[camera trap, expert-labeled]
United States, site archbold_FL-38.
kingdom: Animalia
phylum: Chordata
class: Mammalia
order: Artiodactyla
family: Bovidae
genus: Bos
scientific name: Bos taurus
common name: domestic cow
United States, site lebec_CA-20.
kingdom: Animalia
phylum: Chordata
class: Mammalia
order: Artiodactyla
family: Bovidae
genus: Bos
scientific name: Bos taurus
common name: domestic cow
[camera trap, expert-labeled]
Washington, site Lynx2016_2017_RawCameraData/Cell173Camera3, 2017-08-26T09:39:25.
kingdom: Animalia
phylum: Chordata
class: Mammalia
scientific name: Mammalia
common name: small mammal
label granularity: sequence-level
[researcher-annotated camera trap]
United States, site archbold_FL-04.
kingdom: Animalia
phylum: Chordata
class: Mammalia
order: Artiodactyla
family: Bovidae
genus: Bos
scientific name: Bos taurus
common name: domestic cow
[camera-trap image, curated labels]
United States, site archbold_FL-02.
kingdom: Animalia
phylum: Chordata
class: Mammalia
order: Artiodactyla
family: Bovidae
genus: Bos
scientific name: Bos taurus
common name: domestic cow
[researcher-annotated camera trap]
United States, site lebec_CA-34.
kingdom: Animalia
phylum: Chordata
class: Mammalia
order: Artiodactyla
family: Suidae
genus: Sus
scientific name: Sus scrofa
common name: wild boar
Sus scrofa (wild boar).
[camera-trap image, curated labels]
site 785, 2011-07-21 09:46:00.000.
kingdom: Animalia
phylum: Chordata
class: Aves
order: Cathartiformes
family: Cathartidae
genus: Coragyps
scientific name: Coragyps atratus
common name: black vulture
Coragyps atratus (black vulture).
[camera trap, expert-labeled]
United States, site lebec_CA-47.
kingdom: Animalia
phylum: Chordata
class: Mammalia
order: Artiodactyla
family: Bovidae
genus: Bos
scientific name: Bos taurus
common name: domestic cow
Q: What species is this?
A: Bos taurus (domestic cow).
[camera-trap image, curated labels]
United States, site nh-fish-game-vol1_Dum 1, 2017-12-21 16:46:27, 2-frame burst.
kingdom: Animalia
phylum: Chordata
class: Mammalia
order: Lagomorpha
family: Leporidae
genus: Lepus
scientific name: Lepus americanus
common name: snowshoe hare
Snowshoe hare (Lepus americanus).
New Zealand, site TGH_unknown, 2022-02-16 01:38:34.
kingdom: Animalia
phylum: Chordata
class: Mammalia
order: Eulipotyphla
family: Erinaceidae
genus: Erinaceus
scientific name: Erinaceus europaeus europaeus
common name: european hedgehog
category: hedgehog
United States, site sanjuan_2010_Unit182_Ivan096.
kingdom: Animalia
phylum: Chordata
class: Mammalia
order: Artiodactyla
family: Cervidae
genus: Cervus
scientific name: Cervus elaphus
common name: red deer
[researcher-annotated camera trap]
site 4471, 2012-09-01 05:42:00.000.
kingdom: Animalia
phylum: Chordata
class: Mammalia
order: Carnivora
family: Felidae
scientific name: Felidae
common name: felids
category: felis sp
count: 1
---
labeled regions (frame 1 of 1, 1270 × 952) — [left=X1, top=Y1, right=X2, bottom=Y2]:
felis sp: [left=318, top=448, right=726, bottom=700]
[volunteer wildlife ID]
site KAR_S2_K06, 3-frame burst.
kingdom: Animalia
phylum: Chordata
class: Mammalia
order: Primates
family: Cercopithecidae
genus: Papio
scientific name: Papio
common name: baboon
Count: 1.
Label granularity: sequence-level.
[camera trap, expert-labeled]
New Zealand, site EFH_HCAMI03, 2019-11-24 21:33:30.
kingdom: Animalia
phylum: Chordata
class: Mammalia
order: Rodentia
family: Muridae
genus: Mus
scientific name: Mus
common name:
───
Task to complete:
Which lines above contain the word "States"? Copy each of them.

Output below:
United States, site archbold_FL-38.
United States, site lebec_CA-20.
United States, site archbold_FL-04.
United States, site archbold_FL-02.
United States, site lebec_CA-34.
United States, site lebec_CA-47.
United States, site nh-fish-game-vol1_Dum 1, 2017-12-21 16:46:27, 2-frame burst.
United States, site sanjuan_2010_Unit182_Ivan096.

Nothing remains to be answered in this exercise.